Important Information for Investors and Stockholders
A Registration Statement on Form S-4, containing a joint proxy statement and prospectus relating to the proposed merger of Caremark and CVS, was declared effective by the Securities and Exchange Commission on January 19, 2007. CVS and Caremark urge investors and shareholders to read the joint proxy statement/prospectus and any other relevant documents filed by either party with the SEC because they will contain important information.
Investors and shareholders may obtain the joint proxy statement / prospectus and other documents filed with the SEC free of charge at the website maintained by the SEC at www.sec.gov. In addition, documents filed with the SEC by CVS will be available free of charge on the investor relations portion of the CVS website at http://investor.cvs.com. Documents filed with the SEC by Caremark will be available free of charge on the investor relations portion of the Caremark website at www.caremark.com.
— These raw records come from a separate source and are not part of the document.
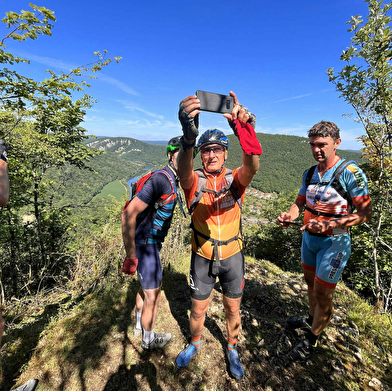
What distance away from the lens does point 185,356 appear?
8.08 feet

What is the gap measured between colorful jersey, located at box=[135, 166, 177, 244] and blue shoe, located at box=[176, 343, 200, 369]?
4.91ft

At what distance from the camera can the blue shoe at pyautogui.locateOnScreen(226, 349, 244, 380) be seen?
2338 mm

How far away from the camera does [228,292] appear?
228 cm

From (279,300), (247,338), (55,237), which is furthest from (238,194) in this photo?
(55,237)

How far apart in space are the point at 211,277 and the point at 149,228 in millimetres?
965

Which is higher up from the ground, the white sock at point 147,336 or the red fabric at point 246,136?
the red fabric at point 246,136

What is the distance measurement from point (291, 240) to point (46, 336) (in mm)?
17597

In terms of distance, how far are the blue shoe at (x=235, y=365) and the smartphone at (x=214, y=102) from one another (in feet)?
9.52

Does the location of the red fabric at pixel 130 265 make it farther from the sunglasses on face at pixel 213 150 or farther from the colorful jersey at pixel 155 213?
the sunglasses on face at pixel 213 150

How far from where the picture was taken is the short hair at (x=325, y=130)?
225 cm

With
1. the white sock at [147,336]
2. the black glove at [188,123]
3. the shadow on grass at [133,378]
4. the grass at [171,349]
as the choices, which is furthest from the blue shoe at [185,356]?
the black glove at [188,123]

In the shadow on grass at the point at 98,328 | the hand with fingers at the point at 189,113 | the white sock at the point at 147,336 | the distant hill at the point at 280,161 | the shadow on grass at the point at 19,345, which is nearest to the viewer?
the hand with fingers at the point at 189,113

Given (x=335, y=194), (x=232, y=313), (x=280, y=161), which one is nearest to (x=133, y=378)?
(x=232, y=313)

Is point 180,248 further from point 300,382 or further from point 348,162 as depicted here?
point 348,162
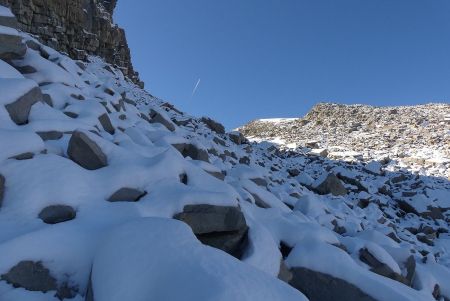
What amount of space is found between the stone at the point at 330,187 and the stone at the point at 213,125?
887cm

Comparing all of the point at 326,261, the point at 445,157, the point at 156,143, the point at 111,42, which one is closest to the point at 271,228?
the point at 326,261

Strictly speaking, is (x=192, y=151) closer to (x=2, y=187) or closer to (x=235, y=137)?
(x=2, y=187)

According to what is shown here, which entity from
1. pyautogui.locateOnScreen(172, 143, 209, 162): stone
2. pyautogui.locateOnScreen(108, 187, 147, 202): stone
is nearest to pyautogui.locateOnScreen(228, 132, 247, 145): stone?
pyautogui.locateOnScreen(172, 143, 209, 162): stone

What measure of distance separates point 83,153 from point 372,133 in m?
36.3

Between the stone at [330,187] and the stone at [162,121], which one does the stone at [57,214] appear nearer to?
the stone at [162,121]

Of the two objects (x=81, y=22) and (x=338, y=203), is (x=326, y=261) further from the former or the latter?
(x=81, y=22)

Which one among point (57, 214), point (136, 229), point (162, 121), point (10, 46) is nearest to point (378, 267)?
point (136, 229)

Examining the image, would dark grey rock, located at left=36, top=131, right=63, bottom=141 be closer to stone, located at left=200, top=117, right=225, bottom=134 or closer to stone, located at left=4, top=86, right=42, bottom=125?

CVS and certain of its directors and executive officers are participants in the solicitation of proxies from the shareholders of CVS in connection with the merger. A description of the interests of CVS's directors and executive officers in CVS is set forth in the proxy statement for CVS's 2006 annual meeting of shareholders, which was filed with the SEC on March 24, 2006 and in the joint proxy statement/prospectus referred to above. Caremark, and certain of its directors and executive officers may be deemed to be participants in the solicitation of proxies from its shareholders in connection with the merger. A description of the interests of Caremark's directors and executive officers in Caremark is set forth in the proxy statement for Caremark's 2006 annual meeting of shareholders, which was filed with the SEC on April 7, 2006 and in the joint proxy statement/prospectus referred to above.